With the project now capable of detecting smoke, controlling lights, and controlling the electromagnetic lock, these capabilities were all combined into a single smoke alarm system program. This program was designed to disengage the electromagnetic lock and turn on the lights if smoke was detected. This was accomplished by giving the program control over the solid-state relays dedicated to controlling the lights and lock respectively. Although not featured in the initial proposal for the project this program was expanded to text the user’s phone in the event of a fire.

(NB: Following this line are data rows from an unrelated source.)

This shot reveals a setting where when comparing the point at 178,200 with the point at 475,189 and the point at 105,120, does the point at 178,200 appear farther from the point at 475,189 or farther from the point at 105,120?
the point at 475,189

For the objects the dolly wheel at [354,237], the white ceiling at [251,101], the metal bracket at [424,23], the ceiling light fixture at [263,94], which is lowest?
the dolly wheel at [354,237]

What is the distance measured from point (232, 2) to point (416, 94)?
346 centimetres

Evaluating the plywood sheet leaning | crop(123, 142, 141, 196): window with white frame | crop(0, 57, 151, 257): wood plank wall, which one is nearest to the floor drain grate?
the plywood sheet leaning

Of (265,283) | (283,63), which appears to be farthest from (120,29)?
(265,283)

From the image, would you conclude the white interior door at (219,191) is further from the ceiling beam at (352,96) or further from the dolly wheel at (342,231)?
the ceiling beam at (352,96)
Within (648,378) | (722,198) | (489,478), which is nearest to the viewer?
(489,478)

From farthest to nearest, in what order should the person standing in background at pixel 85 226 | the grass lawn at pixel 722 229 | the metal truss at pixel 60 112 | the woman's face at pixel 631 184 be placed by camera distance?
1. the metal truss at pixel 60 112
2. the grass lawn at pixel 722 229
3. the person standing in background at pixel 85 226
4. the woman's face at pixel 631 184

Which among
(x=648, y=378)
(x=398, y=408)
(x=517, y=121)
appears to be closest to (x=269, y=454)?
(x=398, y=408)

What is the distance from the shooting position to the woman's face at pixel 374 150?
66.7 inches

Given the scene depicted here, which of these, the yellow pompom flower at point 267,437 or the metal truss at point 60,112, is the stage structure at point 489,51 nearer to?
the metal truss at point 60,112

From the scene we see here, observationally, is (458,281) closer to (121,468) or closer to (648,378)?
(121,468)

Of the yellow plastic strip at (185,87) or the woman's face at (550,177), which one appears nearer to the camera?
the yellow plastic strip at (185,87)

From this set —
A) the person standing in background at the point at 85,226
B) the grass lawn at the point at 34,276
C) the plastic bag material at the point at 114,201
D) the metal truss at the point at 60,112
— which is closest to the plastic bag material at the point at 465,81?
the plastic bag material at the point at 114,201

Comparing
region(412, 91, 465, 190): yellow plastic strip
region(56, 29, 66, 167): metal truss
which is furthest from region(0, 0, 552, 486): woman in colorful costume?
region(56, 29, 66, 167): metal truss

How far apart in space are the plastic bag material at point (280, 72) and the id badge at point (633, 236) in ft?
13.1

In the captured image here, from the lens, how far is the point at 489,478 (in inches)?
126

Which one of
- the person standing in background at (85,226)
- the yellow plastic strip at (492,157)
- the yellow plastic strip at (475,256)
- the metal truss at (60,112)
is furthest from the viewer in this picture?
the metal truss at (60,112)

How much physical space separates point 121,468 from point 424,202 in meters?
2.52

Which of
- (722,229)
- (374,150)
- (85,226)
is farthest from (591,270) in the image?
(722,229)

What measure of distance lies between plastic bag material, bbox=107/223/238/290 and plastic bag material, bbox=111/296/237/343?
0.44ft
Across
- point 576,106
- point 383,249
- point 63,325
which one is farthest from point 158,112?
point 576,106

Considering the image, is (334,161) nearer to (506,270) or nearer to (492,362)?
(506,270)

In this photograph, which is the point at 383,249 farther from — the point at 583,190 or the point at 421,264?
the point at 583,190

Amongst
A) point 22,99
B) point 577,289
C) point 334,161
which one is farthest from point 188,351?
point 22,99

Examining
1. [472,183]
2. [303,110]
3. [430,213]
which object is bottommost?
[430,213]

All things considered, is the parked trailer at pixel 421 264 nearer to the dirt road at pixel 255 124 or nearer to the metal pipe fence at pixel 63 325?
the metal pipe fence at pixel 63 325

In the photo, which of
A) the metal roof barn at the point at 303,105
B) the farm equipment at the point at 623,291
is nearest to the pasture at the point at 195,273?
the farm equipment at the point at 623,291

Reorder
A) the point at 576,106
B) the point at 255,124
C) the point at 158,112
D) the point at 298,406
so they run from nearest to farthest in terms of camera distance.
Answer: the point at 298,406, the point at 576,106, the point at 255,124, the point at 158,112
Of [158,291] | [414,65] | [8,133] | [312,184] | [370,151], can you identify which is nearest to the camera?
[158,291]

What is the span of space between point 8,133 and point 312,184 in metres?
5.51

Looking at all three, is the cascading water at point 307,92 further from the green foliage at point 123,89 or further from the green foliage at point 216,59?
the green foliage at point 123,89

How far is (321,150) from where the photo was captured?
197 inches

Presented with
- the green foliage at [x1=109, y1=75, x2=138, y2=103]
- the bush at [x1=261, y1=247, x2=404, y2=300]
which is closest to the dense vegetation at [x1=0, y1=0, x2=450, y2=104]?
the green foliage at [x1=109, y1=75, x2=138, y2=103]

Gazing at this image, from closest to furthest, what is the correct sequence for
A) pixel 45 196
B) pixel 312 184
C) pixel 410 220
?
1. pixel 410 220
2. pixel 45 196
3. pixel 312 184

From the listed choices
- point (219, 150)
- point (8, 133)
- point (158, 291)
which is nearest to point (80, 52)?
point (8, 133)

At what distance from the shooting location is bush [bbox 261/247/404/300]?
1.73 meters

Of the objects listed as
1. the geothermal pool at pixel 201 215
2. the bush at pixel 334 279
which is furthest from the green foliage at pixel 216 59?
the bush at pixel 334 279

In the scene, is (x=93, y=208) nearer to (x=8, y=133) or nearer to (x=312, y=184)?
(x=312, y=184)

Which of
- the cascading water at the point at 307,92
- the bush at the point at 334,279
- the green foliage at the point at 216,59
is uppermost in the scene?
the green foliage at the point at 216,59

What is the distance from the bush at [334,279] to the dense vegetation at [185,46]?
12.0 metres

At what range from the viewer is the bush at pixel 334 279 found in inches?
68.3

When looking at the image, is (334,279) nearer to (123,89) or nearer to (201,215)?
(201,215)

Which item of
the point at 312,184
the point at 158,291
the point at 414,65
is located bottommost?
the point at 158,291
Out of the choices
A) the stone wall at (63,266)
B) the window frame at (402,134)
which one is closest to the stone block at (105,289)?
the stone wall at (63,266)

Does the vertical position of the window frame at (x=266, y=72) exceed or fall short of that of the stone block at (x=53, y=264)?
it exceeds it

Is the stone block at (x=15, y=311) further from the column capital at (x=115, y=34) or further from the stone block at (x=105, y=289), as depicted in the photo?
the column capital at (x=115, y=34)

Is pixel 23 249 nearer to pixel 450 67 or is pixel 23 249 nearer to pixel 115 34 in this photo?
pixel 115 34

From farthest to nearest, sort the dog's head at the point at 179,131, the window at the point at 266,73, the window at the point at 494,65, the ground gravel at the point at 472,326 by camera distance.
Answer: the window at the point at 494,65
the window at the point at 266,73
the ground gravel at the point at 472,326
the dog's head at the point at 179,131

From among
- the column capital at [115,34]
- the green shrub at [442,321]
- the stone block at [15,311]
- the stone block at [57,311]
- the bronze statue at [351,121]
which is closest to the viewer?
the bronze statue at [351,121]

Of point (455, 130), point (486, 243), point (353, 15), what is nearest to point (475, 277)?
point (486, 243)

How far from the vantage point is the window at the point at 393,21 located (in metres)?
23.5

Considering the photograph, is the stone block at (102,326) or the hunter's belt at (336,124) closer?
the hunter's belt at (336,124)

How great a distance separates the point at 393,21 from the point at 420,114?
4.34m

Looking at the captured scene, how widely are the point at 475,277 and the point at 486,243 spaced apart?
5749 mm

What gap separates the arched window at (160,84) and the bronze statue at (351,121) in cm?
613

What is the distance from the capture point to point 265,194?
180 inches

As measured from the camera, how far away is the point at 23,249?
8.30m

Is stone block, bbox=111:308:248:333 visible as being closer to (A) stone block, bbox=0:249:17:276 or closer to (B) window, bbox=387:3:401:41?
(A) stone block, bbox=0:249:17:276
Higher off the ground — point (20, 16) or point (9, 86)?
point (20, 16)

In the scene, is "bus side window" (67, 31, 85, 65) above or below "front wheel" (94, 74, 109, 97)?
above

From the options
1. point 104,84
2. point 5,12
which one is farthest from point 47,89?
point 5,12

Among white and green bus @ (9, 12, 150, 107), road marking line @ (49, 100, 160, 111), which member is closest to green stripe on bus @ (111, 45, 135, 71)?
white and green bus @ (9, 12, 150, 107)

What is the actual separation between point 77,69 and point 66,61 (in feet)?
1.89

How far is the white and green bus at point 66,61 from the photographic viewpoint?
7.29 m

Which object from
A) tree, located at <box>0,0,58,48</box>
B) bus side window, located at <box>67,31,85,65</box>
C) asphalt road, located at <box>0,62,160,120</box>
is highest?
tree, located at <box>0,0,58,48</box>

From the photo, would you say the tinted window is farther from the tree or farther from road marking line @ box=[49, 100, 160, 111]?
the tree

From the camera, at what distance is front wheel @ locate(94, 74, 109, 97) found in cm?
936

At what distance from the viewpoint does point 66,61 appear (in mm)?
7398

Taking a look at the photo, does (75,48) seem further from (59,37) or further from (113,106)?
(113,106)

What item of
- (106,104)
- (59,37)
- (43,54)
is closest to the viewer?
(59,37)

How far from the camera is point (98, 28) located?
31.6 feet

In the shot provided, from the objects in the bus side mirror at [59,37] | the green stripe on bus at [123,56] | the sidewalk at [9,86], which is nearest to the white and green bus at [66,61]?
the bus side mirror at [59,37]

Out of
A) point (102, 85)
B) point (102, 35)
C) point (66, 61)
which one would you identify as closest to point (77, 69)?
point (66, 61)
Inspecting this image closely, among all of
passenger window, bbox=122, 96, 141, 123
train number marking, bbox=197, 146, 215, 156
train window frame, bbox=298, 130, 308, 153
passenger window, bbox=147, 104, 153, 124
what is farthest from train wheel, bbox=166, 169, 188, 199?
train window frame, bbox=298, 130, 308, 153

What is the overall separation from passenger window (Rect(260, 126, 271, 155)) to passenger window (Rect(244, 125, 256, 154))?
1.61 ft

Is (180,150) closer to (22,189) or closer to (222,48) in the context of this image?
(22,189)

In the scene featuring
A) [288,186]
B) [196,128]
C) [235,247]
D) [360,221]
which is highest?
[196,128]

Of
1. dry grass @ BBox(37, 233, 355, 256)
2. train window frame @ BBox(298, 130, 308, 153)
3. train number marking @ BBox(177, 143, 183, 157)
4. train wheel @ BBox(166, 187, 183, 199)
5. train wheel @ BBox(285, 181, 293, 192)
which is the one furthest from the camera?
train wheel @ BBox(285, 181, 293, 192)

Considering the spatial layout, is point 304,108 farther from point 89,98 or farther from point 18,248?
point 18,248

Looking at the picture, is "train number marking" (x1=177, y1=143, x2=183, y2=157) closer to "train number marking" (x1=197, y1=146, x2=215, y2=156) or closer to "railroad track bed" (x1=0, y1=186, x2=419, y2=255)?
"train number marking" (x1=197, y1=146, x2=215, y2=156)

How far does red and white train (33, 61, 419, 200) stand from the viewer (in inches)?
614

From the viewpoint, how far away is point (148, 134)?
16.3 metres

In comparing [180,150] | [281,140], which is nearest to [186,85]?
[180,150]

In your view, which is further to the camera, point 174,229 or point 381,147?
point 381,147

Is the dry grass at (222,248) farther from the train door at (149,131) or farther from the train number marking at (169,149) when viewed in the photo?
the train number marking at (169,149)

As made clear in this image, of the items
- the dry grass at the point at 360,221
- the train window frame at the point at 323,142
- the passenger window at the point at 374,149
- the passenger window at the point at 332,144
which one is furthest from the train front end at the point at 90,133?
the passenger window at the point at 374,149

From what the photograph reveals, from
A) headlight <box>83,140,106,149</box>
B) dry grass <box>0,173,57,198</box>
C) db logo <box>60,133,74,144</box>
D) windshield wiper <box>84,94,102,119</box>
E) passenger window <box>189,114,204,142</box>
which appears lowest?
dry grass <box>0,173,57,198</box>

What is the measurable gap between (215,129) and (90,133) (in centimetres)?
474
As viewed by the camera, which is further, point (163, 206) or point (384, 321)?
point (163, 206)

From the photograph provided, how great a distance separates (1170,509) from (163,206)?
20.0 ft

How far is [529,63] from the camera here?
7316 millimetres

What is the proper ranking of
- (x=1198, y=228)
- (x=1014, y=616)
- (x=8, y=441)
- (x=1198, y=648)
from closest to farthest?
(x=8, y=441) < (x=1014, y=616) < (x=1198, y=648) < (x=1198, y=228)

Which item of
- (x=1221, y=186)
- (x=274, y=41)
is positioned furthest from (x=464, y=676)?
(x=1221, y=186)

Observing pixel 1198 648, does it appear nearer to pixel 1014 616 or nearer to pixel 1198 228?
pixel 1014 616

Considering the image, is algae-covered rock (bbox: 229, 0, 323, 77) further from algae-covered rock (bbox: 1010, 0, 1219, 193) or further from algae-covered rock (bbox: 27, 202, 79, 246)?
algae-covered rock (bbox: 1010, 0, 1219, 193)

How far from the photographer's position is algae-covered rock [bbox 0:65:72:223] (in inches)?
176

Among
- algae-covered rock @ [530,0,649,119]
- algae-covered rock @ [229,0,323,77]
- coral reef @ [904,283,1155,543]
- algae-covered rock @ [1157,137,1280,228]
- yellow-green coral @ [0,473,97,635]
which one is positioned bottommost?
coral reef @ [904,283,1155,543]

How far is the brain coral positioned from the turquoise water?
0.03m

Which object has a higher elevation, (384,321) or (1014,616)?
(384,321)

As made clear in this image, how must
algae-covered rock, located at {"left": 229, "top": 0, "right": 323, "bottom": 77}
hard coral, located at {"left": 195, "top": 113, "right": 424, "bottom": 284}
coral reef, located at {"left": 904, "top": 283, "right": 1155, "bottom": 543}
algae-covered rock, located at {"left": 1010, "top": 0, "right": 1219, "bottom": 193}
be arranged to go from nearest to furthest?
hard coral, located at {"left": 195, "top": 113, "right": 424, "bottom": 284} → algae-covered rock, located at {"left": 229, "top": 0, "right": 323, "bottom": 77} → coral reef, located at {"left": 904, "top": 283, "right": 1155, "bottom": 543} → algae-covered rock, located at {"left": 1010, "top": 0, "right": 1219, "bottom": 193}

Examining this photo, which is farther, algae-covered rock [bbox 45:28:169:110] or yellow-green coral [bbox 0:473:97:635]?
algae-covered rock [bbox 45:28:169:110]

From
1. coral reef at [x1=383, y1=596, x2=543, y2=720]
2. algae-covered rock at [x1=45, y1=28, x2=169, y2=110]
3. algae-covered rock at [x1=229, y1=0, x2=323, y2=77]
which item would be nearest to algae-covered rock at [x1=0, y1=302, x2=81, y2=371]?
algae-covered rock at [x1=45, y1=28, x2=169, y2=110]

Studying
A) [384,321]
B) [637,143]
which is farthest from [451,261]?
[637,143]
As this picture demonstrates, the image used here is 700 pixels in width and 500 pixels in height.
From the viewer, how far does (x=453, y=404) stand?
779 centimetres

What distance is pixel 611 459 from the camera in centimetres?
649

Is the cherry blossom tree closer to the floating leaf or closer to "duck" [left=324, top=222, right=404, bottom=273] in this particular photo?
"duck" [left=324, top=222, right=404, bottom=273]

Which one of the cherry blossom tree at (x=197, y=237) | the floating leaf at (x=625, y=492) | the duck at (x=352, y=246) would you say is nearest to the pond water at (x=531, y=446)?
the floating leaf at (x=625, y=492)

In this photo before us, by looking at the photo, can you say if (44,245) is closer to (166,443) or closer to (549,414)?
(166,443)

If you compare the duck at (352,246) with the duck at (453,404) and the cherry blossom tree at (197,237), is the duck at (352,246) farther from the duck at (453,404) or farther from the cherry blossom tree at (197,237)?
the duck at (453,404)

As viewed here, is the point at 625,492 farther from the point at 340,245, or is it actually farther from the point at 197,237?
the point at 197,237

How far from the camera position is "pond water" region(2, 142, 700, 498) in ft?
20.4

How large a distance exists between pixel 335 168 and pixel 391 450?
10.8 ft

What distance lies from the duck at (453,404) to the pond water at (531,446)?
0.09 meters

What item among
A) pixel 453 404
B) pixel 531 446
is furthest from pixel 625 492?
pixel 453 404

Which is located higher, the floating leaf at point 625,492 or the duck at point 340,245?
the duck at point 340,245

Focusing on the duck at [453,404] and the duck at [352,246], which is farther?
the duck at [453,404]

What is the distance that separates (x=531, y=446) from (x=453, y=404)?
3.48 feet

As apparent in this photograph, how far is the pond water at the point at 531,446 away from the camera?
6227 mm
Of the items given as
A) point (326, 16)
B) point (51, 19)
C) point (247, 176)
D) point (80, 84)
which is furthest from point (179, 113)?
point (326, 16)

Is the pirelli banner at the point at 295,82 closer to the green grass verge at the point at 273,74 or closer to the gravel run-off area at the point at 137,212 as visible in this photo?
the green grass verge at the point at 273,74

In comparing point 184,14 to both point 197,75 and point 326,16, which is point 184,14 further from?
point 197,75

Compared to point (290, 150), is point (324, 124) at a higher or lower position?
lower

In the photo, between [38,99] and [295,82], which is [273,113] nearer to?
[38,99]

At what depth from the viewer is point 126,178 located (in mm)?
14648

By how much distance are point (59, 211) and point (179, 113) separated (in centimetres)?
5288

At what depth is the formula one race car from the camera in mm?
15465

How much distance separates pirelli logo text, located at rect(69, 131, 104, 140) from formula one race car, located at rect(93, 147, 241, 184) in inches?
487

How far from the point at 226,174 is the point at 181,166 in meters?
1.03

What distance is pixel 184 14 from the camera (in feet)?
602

After assembling the entire system and creating all the programs required for the system to perform each of the tasks set out in the proposal. The next step was to make all the programs run automatically upon the system being powered on. The first hurdle in accomplishing this goal was getting each of the programs to run properly in the Raspberry Pi’s command line. Although each program worked properly in the environment it was written and tested in, each would fail when run from the command line. After much research, it was discovered that the issue was related to the version of Python the terminal was using to run the program. Once this hurdle was overcome, the next step was finding a way to get the Raspberry Pi to execute each of the files at startup. To accomplish this a combination of methods was used. The program which receives and stores the environmental information from the BME680 was set up to run via crontab. This was done through crontab’s ability to execute programs at predefined intervals. This ability allowed for the environmental readings to be captured and stored with short intervals between each sample in the case of the current temperature readings program, and at longer intervals in the case of the program acting as a log of the environmental status in the home over time. Getting the rest of the programs to run at startup was accomplished by editing the /etc/rc.local file on the Raspberry Pi. This file is executed as a part of the startup of the Pi. Adding the commands necessary to start each program to this file caused them to also execute when the Raspberry Pi starts up.
Small alterations were made to many of the programs at this time to ensure their functionality remained consistent, despite being in constant operation. The largest issue arising from setting each program to run at startup was that the smoke sensor required time to calibrate after receiving power in order for its output to become accurate. With the smoke detector program beginning at startup, this calibration time was no longer present. To fix this issue, multiple methodologies were attempted with the solution ultimately being the addition of a two-minute pause between startup and the time at which the program begins to run.